# [Recorded data]
== Segment start ==
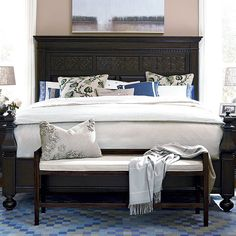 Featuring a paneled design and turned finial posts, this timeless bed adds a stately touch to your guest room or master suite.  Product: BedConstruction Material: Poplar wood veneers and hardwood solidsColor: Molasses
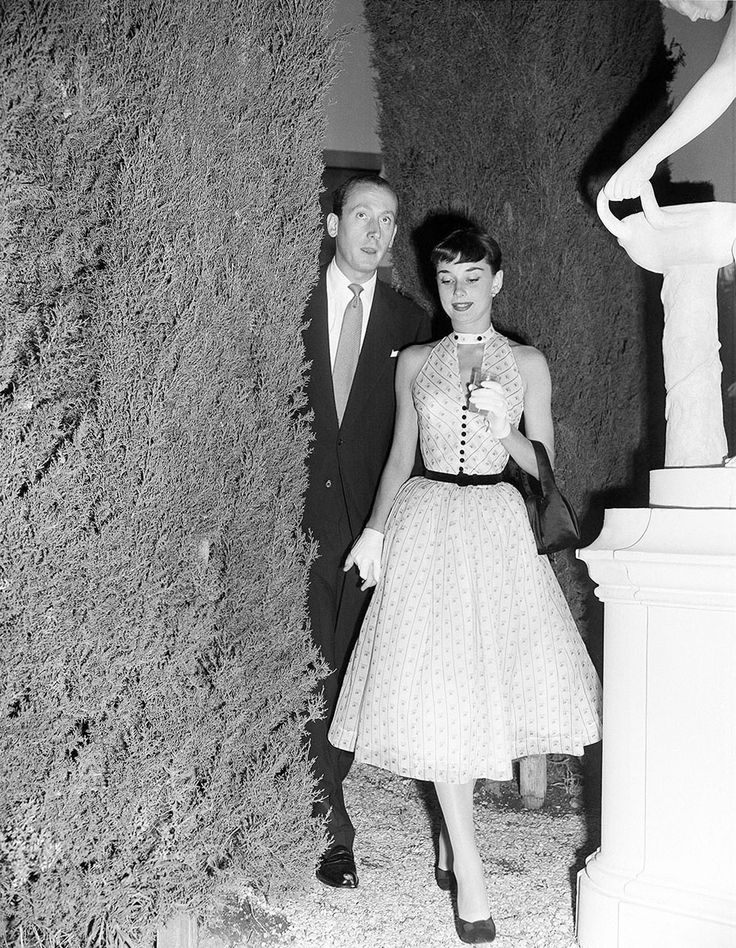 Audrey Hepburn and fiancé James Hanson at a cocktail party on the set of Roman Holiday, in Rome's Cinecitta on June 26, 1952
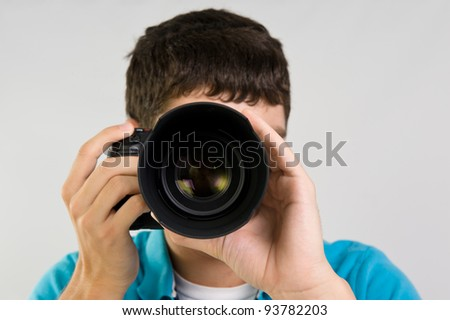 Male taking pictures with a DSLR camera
== Segment end ==
== Segment start ==
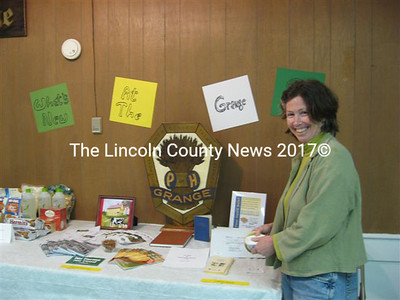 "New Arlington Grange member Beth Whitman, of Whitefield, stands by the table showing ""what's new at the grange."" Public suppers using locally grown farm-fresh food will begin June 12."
== Segment end ==
# [What is needed]
In the entries above, find the line containing "Audrey Hepburn and" and the line containing "Male taking pictures with a DSLR camera"; give again exactly those two lines and every line between them, minus the pictures.

# [Solution for this problem]
 Audrey Hepburn and fiancé James Hanson at a cocktail party on the set of Roman Holiday, in Rome's Cinecitta on June 26, 1952
 Male taking pictures with a DSLR camera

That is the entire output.